*WORK TO BE COMPLETED:* Could you recast the records as a Markdown table with the columns Row and Line? Start with the line containing "Which item of", run through the end of the records, skip blank lines, and leave the pictures out.

* begin DATA FOR PROCESSING *

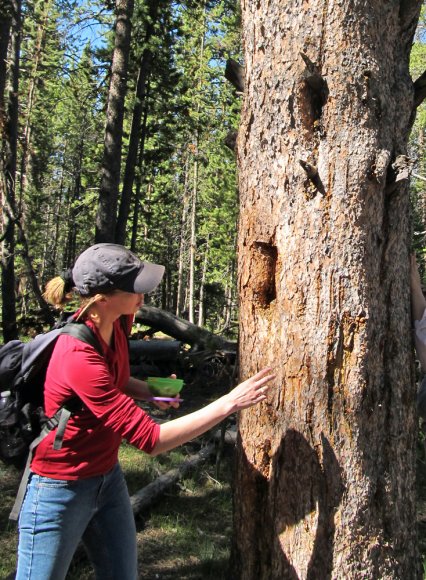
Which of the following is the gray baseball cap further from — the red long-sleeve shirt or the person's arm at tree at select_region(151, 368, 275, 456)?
the person's arm at tree at select_region(151, 368, 275, 456)

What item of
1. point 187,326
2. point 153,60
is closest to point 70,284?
point 187,326

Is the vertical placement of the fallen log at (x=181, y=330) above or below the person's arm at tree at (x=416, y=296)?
below

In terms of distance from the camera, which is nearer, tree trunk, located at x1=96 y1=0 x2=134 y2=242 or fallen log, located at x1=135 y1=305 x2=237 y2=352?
tree trunk, located at x1=96 y1=0 x2=134 y2=242

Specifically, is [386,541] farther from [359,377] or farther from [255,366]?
[255,366]

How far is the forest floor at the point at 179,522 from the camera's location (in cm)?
411

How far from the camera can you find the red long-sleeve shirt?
218cm

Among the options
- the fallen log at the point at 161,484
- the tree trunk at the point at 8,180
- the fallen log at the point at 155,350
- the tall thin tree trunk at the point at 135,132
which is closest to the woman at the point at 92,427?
the fallen log at the point at 161,484

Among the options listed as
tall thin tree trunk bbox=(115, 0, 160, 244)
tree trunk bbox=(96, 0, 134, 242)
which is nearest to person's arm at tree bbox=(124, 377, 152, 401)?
tree trunk bbox=(96, 0, 134, 242)

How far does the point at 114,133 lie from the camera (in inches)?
433

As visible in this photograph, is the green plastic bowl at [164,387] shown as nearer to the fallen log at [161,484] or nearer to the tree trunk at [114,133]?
the fallen log at [161,484]

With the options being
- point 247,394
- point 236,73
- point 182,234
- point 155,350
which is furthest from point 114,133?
point 182,234

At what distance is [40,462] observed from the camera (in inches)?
93.4

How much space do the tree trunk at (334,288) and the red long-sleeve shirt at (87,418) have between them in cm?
77

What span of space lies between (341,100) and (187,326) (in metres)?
8.71
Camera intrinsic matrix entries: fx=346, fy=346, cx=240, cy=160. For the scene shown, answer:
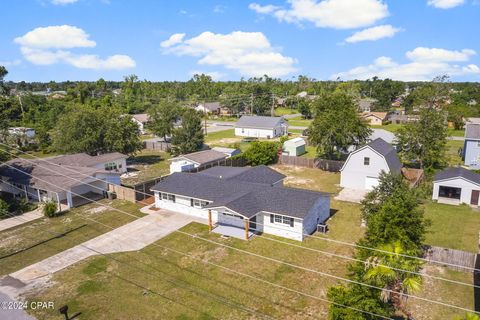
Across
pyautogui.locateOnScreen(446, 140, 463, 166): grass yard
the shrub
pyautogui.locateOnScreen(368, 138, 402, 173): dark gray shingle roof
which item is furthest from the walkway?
pyautogui.locateOnScreen(446, 140, 463, 166): grass yard

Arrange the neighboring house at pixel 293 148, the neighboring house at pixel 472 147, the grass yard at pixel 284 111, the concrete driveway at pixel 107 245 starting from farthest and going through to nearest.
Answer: the grass yard at pixel 284 111
the neighboring house at pixel 293 148
the neighboring house at pixel 472 147
the concrete driveway at pixel 107 245

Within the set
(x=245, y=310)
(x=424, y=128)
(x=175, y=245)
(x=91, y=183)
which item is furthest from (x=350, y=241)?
(x=91, y=183)

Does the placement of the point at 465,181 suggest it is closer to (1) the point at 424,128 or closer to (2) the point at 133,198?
(1) the point at 424,128

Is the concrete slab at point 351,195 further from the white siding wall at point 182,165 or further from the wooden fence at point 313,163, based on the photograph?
the white siding wall at point 182,165

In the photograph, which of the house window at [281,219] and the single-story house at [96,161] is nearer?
the house window at [281,219]

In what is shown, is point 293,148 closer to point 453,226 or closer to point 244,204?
point 453,226

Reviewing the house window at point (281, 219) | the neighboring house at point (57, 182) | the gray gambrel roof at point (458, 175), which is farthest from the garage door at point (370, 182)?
the neighboring house at point (57, 182)
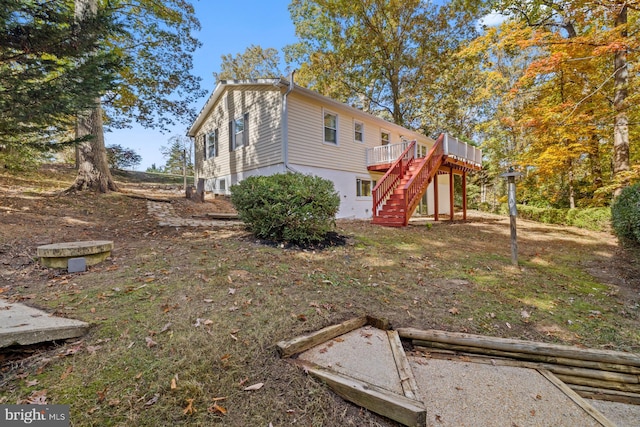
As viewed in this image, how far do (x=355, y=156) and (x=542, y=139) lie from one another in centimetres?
780

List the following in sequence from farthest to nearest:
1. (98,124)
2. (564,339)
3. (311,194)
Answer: (98,124)
(311,194)
(564,339)

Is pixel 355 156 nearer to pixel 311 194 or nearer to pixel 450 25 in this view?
pixel 311 194

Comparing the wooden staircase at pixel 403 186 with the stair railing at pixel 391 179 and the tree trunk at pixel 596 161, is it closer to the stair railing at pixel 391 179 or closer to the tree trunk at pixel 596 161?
the stair railing at pixel 391 179

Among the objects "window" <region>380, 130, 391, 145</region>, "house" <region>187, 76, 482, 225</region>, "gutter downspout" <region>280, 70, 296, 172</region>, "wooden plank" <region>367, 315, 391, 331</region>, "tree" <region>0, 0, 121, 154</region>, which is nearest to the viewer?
"wooden plank" <region>367, 315, 391, 331</region>

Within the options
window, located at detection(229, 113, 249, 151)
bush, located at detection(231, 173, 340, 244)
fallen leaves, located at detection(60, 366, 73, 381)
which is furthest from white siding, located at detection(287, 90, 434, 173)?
fallen leaves, located at detection(60, 366, 73, 381)

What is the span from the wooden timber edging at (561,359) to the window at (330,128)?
9.77 meters

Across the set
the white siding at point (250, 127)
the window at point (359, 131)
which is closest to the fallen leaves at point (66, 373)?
the white siding at point (250, 127)

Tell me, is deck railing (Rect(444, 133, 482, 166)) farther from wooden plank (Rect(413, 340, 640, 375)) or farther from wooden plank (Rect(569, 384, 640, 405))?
wooden plank (Rect(569, 384, 640, 405))

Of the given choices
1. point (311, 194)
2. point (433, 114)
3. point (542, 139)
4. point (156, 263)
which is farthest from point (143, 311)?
point (433, 114)

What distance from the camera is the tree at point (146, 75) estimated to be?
9414 mm

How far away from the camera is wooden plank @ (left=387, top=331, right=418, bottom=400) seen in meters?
2.06

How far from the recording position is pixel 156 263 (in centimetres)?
419

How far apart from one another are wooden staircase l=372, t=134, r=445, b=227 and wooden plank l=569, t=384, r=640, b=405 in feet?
22.0

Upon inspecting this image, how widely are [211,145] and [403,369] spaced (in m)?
15.4
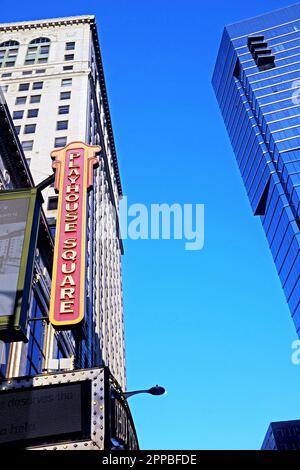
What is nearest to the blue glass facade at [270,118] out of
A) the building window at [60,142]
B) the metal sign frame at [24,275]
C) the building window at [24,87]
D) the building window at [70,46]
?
the building window at [70,46]

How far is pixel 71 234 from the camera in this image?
1788cm

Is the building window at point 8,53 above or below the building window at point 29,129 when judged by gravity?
above

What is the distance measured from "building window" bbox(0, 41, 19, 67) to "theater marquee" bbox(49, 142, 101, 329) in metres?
59.8

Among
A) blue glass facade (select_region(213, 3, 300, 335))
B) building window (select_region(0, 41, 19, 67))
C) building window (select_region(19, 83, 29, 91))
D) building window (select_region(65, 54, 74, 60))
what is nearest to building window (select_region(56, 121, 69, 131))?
building window (select_region(19, 83, 29, 91))

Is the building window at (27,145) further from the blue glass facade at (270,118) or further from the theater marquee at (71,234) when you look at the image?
the blue glass facade at (270,118)

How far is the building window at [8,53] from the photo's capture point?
245 ft

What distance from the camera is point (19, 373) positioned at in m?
23.3

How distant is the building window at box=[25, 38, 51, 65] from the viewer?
2953 inches

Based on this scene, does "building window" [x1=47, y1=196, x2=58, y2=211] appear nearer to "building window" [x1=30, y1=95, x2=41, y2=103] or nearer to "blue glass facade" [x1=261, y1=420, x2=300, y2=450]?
"building window" [x1=30, y1=95, x2=41, y2=103]

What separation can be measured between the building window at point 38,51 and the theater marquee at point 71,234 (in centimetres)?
5918

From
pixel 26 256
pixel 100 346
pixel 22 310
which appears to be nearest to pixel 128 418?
pixel 22 310

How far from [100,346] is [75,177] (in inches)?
1579
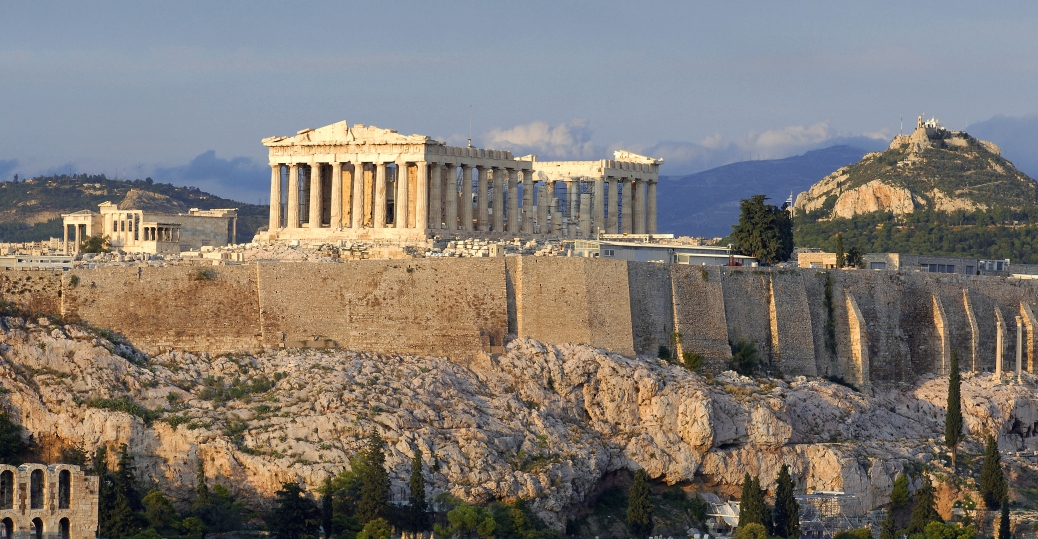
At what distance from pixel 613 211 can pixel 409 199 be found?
1718cm

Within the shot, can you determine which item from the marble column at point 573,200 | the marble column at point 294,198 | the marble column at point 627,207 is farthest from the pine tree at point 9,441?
the marble column at point 627,207

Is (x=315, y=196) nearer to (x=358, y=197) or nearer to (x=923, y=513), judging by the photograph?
(x=358, y=197)

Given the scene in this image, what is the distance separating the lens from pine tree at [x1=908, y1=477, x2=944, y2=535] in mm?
79387

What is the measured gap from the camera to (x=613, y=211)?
108375 mm

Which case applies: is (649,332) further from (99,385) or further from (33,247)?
(33,247)

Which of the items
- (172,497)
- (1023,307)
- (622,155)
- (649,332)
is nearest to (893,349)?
(1023,307)

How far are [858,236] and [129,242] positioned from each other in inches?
2045

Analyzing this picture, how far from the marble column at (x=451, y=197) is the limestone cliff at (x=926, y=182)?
5530 cm

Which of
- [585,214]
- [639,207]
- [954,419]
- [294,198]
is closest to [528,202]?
[585,214]

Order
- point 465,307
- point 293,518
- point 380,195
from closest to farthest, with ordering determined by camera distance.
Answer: point 293,518 < point 465,307 < point 380,195

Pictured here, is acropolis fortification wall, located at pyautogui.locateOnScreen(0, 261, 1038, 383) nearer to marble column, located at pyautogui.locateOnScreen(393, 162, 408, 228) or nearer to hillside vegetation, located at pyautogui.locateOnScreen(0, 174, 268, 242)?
marble column, located at pyautogui.locateOnScreen(393, 162, 408, 228)

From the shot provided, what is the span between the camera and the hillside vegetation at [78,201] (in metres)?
141

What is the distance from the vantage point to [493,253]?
8606 centimetres

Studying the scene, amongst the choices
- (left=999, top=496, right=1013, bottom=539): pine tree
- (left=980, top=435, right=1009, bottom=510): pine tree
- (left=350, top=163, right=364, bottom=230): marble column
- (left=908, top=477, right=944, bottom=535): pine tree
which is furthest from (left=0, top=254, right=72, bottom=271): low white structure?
(left=999, top=496, right=1013, bottom=539): pine tree
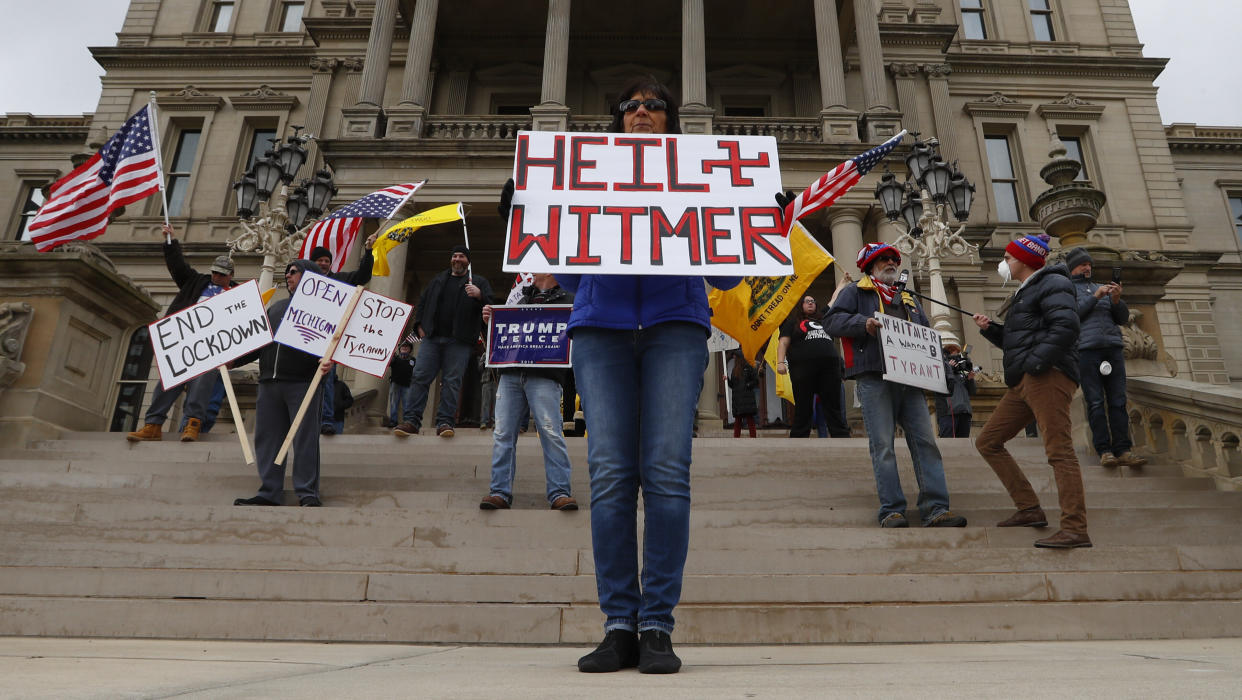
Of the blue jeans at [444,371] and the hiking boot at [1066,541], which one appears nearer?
the hiking boot at [1066,541]

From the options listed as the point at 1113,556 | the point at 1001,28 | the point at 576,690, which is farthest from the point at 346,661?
the point at 1001,28

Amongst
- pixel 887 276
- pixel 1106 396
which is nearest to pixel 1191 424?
pixel 1106 396

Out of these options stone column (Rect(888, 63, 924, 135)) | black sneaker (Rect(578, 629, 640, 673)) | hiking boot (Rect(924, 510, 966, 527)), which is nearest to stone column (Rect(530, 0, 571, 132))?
stone column (Rect(888, 63, 924, 135))

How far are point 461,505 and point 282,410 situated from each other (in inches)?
→ 63.4

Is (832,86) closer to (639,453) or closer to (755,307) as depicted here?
(755,307)

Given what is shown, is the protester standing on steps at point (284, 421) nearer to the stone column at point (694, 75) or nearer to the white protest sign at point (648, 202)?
the white protest sign at point (648, 202)

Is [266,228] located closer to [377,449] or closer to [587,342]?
[377,449]

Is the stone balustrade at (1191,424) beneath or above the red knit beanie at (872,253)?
beneath

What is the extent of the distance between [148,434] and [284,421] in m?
2.74

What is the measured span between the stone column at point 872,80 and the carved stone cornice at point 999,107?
598 centimetres

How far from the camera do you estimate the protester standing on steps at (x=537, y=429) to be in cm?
496

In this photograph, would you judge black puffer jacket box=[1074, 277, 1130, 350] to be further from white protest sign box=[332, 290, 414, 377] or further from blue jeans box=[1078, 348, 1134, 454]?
white protest sign box=[332, 290, 414, 377]

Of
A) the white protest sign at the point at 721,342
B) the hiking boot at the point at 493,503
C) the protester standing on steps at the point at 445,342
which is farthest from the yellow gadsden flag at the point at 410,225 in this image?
the white protest sign at the point at 721,342

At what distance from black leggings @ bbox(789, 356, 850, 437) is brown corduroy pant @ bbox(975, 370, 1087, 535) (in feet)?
10.7
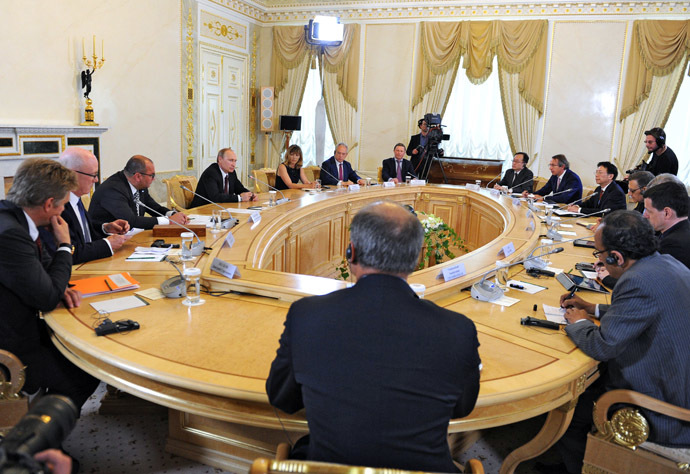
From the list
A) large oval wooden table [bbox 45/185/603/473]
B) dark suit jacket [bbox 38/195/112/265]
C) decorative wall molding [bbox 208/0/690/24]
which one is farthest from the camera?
decorative wall molding [bbox 208/0/690/24]

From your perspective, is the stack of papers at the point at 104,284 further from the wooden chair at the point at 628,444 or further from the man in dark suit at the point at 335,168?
the man in dark suit at the point at 335,168

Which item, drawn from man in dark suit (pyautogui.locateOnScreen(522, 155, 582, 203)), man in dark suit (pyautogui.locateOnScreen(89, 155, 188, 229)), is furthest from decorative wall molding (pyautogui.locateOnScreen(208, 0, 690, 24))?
man in dark suit (pyautogui.locateOnScreen(89, 155, 188, 229))

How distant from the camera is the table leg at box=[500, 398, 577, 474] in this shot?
5.55 feet

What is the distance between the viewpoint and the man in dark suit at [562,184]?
557 cm

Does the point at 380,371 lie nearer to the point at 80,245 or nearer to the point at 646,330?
the point at 646,330

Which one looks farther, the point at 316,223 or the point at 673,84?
the point at 673,84

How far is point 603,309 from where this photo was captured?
2.04 m

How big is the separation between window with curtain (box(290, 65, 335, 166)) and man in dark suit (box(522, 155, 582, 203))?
411cm

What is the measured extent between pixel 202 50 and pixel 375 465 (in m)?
7.33

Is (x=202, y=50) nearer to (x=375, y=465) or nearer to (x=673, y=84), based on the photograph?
(x=673, y=84)

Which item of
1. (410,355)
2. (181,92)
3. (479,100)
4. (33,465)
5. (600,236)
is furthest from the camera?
(479,100)

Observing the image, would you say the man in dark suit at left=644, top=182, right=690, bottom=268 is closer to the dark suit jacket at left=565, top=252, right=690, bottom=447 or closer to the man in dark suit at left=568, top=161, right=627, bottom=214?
the dark suit jacket at left=565, top=252, right=690, bottom=447

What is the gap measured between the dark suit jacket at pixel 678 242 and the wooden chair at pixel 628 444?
46.6 inches

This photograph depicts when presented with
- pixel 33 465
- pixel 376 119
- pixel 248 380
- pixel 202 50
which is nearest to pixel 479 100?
pixel 376 119
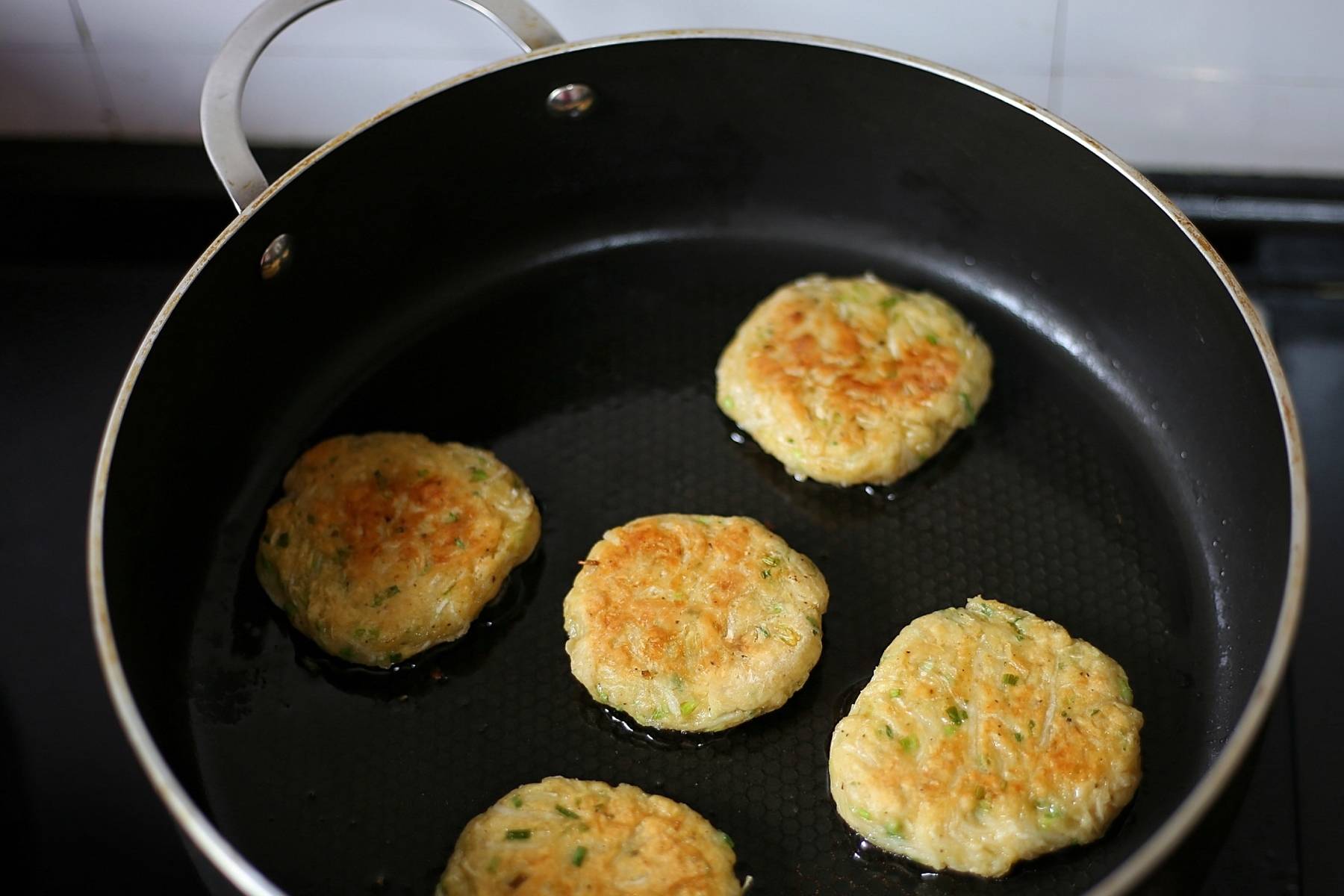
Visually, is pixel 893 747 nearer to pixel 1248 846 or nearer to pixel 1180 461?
pixel 1248 846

* end DATA FOR PROCESSING *

*THE OUTPUT:*
| Row | Line |
|---|---|
| 1 | Which item of |
| 2 | 1. (410,355) |
| 3 | 2. (181,92) |
| 4 | 3. (479,100) |
| 5 | 4. (33,465) |
| 6 | 5. (600,236) |
| 7 | is furthest from the camera? |
| 8 | (479,100) |
| 9 | Observing the image, would you say the man in dark suit at left=644, top=182, right=690, bottom=268 is closer to the dark suit jacket at left=565, top=252, right=690, bottom=447 or closer to the man in dark suit at left=568, top=161, right=627, bottom=214? |
| 10 | the dark suit jacket at left=565, top=252, right=690, bottom=447 |
| 11 | What is the gap measured between the dark suit jacket at pixel 678 242 and the wooden chair at pixel 628 444? |
| 12 | 46.6 inches |
| 13 | This photograph depicts when presented with |
| 14 | - pixel 33 465 |
| 15 | - pixel 376 119 |
| 16 | - pixel 248 380 |
| 17 | - pixel 202 50 |
| 18 | which is nearest to pixel 479 100? |
| 19 | pixel 376 119 |
| 20 | Visually, is pixel 893 747 nearer to pixel 1248 846 or nearer to pixel 1180 461? |
| 21 | pixel 1248 846 |